Soon thereafter, a costly misstep into politics resulted in Amitabh having to recoup lost ground in filmdom as well as defend his reputation. Amitabh grimly cut his losses and continued with his life. At 50, Amitabh was still a national figure of admiration when he shocked many by taking an unprecedented holiday from the screen after Khuda Gawah (1992); only to return in a new corporatised avatar, charging an unprecedented Rs 30 million and playing the hero in such insipid fare as Mrityudaata and Major Saab. He then saw his ambitiously scaled but idealistically helmed Amitabh Bachchan Corporation Limited production house dream disintegrate, and was faced with a heap of debt. Amitabh doughtily battled on, bravely gambled with his image and signed on for a game show on television, a medium considered infra dig by many. Hosting Kaun Banega Crorepati was seen as a sign of desperation, but it proved to be Amitabh's saving grace as his genial hot seat manner proved a big hit and sent his stock shooting skywards once again. Amitabh slogged it out in films and commercials and extricated himself from the financial hellhole. As always, adversity unleashed the fighting spirit in Amitabh. While Amitabh had never broken free from the angry young man image which had alchemised him into a mega star in his salad days, he had also never kowtowed totally to commercial considerations. He married Jaya Bhaduri and started a family as soon as he was successful; he played a romantic old man (for most of the movie) role like Kabhi Kabhie at 34 and he consistently worked with middle-of-the-road director Hrishikesh Mukherji (through seven films from 1970 to 1982). Amitabh did expand his oeuvre to include light comedy in Amar Akbar Anthony, Don, Laawaaris, 'items' as they are dubbed in filmdom. But he was careful to never shatter the carapace of his image. Today, a rejuvenated Amitabh seems to have finally allowed his experimental side free rein, perhaps because he is not shouldering the success of a film single-handedly anymore.
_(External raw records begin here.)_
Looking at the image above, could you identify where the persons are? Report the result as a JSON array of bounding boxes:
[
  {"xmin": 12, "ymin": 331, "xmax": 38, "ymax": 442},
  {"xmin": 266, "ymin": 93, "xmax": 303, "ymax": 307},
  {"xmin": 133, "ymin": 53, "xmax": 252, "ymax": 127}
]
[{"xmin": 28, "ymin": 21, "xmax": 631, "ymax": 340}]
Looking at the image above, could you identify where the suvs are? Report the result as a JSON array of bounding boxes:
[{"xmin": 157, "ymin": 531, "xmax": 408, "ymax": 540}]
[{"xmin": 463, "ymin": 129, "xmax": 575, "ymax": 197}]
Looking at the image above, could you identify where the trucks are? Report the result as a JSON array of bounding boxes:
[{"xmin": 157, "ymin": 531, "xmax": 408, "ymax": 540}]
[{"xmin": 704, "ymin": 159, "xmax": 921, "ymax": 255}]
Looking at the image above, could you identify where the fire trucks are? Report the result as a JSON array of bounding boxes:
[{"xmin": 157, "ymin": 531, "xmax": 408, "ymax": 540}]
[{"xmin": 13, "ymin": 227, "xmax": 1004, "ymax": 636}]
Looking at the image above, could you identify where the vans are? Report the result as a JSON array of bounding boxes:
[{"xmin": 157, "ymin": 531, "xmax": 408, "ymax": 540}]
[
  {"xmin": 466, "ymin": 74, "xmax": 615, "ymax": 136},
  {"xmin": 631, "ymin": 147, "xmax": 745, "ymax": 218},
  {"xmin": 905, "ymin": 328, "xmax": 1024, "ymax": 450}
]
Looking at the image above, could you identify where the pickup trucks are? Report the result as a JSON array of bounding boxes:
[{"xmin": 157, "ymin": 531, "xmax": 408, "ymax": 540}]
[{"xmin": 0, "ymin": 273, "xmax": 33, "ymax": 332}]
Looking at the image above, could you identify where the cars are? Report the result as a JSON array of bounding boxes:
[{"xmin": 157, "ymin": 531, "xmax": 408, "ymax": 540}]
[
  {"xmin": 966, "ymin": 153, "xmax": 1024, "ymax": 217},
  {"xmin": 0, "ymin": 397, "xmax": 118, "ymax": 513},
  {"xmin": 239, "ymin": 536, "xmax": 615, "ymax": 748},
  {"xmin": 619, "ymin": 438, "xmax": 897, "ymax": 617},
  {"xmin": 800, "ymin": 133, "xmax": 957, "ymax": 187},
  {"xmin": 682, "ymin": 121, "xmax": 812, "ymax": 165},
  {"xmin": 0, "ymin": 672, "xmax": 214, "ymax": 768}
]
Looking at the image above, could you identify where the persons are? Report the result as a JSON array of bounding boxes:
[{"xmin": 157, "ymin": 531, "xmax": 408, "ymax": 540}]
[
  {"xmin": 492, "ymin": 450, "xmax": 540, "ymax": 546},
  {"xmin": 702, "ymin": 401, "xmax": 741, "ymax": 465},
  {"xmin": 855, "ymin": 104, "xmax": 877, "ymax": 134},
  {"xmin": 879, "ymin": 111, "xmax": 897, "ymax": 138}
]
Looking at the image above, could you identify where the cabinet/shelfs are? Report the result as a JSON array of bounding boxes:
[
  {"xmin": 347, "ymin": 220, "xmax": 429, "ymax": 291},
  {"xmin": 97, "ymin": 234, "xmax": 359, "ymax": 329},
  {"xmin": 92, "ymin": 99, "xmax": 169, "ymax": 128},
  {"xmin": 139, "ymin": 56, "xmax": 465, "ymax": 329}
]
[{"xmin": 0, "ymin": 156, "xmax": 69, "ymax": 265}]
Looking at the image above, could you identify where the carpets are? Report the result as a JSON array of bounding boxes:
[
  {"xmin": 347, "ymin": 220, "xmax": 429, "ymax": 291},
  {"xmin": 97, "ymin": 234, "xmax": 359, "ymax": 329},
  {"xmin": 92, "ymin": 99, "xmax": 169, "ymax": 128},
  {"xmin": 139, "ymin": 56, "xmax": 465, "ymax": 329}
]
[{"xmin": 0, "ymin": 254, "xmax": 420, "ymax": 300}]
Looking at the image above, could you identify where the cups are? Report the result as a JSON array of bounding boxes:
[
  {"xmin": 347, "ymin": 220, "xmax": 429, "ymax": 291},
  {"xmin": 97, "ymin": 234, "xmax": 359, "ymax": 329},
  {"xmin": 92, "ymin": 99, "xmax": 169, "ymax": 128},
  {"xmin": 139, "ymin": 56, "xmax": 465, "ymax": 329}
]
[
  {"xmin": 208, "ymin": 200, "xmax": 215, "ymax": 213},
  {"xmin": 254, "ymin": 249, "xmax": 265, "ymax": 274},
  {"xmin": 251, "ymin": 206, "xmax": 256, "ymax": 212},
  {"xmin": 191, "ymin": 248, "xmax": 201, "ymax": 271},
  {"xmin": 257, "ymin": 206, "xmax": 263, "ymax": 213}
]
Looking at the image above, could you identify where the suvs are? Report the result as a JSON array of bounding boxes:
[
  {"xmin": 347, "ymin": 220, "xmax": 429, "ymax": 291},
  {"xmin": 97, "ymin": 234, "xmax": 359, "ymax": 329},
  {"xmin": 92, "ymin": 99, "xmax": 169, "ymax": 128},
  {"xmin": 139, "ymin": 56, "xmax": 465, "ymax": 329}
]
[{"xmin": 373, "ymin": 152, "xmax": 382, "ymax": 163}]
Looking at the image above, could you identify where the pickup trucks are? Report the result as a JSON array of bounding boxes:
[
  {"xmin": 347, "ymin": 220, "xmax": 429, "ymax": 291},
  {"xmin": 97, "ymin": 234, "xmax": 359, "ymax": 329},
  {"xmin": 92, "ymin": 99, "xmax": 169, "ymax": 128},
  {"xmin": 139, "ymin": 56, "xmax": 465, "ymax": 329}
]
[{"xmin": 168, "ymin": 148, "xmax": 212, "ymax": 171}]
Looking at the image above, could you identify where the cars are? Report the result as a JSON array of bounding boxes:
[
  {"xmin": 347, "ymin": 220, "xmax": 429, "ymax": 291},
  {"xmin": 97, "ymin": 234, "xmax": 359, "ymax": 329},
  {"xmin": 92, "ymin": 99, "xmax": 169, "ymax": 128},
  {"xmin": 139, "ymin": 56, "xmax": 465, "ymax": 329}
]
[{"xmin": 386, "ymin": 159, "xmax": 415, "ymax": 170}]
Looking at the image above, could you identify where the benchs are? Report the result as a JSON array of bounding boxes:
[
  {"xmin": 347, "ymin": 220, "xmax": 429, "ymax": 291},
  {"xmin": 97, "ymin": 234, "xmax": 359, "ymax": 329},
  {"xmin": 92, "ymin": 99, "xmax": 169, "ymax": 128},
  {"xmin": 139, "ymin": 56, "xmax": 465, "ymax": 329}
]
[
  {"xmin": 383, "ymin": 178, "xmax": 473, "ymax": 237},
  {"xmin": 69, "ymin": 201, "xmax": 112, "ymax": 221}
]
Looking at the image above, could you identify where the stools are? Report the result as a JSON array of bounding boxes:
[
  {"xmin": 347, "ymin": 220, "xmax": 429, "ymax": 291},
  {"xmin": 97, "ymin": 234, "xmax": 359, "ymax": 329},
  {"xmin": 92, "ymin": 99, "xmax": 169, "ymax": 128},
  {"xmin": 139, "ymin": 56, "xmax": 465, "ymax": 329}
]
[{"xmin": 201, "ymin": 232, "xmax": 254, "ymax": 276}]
It has unshackled him from pandering to expectations. Besides playing the petulant patriarch in Aditya Chopra and Karan Johar's films (Mohabbatein and Kabhi Khushi Kabhie Gham), Amitabh has recently done starkly etched negative roles in Aks, Aankhen and in the forthcoming Kaante. He is also working with first-time woman director Honey Irani in Armaan and is dipping his toe in avante garde cinema too with Kaizad Gustrad's Boom. The actor who starred in four straight disappointments in 1999 -- Lal Baadshah, Sooryavansham, Hindustan Ki Kasam and Kohram -- is now on the wish list of established filmmakers like B R Chopra (Baghban) and Rakjumar Santoshi (Khaki) as well as the new brigade of Honey Irani (Armaan), Vikram Bhatt (Aitbaar) and Farhan Akhtar (Lakshya). A wax imitation at London's Madam Tussauds and a temple in Kolkata are proof of his continuing success. Age is now obviously just a number.